David Sobel, in Mapmaking with Children: Sense of Place Education for the Elementary Years, discusses a developmental approach to children’s understandings of maps and geography. He argues that if children begin with what is closest to them, mapping their own world first, they will then better understand more distant maps of time and place.

Before introducing historic maps, consider having your students begin with what they know. Have them draw their own neighborhoods and narrate their own stories of place.

Beers Atlas maps are very detailed maps of New England counties and towns from the late nineteenth century. These maps include the names and locations of residents and businesses as well as the locations of schools, churches, and cemeteries. In addition to maps, the county atlases provide statistical information, engravings of important businesses, town histories, and biographies of prominent citizens. Many of these atlases can be found in local libraries and historical societies; they are rare and should be treated with care.
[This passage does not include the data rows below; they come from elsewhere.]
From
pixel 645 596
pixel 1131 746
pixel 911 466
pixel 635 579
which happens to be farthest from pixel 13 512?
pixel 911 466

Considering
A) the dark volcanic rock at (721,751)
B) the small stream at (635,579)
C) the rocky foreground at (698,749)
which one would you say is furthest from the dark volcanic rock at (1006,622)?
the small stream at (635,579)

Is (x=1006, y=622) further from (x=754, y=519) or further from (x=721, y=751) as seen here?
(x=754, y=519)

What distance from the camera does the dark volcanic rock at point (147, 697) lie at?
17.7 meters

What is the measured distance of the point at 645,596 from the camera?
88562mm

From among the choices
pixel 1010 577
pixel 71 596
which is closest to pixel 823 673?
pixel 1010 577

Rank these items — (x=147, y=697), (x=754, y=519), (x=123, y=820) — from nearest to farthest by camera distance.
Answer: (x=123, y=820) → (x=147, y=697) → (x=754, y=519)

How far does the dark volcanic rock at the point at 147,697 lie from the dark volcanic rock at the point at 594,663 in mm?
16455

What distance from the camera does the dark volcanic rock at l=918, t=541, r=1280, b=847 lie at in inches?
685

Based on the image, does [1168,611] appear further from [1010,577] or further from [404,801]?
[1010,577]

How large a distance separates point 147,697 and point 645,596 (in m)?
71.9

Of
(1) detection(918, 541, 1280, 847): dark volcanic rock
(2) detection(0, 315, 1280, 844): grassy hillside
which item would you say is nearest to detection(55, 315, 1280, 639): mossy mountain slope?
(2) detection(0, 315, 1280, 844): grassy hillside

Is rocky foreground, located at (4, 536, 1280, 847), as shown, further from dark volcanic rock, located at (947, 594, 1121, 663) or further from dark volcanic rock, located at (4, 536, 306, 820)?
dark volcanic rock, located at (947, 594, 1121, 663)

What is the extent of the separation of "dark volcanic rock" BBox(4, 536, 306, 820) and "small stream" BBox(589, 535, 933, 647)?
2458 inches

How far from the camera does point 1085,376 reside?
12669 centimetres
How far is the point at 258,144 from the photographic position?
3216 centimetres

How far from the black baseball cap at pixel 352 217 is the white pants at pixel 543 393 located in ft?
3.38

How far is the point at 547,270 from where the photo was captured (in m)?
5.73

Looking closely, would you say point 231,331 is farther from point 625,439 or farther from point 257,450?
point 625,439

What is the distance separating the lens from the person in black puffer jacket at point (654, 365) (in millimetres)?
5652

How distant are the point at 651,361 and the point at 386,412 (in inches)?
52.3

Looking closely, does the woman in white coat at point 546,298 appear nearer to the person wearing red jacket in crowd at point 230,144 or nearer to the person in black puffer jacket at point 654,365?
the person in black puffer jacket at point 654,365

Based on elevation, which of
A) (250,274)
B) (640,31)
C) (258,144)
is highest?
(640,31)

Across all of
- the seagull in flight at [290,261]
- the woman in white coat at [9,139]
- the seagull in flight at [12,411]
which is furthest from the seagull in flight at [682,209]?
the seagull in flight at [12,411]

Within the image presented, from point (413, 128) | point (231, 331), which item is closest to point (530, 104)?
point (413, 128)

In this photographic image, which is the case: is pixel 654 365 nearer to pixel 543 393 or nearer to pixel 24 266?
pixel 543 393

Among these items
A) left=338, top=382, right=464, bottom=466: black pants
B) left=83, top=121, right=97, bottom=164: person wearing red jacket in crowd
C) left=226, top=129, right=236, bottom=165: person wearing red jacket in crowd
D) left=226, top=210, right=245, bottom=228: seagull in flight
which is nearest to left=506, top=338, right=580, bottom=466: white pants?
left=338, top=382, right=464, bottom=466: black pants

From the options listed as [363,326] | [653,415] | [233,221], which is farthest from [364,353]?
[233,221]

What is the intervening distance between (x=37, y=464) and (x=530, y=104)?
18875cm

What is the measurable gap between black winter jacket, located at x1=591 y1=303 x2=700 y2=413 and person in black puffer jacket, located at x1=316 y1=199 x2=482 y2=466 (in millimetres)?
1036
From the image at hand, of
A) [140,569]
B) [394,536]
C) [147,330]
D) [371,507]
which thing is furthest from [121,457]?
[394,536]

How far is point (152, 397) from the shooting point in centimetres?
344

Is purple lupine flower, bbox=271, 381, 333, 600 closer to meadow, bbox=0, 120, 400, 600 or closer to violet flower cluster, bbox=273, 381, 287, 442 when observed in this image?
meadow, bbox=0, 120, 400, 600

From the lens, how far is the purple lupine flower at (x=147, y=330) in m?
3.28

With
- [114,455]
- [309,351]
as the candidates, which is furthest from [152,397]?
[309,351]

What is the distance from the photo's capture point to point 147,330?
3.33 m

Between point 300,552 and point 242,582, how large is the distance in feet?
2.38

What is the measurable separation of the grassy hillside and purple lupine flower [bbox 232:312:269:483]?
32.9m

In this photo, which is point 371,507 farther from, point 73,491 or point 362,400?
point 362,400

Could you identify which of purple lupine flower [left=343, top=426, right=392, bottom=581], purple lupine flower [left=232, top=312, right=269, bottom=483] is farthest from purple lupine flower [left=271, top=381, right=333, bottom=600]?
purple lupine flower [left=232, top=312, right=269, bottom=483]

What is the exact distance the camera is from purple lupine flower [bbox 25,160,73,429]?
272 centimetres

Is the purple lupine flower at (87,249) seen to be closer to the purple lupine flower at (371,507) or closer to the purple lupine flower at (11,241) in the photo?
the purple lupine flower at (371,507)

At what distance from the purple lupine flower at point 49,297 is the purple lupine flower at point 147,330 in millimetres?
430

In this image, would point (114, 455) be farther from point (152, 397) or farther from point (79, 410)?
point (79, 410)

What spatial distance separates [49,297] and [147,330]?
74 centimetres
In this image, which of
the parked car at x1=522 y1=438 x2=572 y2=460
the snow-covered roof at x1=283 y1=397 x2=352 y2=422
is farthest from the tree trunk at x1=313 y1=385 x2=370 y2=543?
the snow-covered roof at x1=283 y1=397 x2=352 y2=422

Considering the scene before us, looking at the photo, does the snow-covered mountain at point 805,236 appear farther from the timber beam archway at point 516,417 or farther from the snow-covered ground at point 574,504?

Some can be found online at: HistoricMapworks where you can also layer historic maps on top of modern versions. You can purchase Beers maps at www.old-maps.com.

Print out a map of your town or, better yet, go to your local library and make a clean photocopy from the actual atlas if they have it. Then enlarge the map and cut it apart along the school district lines to make a puzzle. Hand each small group of students a puzzle piece using the following procedure.

Hand out Beers Puzzle Pieces

OBSERVE DETAILS

  • Look in silence
  • Find geographical features 1 by 1.
  • Color river and water features blue; mountains green and make a key
  • What cultural features can we find? Color schools red; churches yellow; railroads orange. Add to the key.

ANALYZE THE PIECES

  • What is at the center of the puzzle piece? Anything there? Lead them toward seeing that the centers of the neighborhoods usually have a school or church. Why is that?
  • Choose a name/home. Trace a route to school.  Would a child need to go over/through major geographical features to get to school?

INTERPRETATION

  • Put puzzle pieces together. What town is it?  Where is the school today? Where do students live? How would you trace route to school today?
  • Look at businesses. What businesses are in this town? What sort of trading would be going on? Where’s the general store?
  • How have neighborhoods changed?
  • How does geography relate to settlement?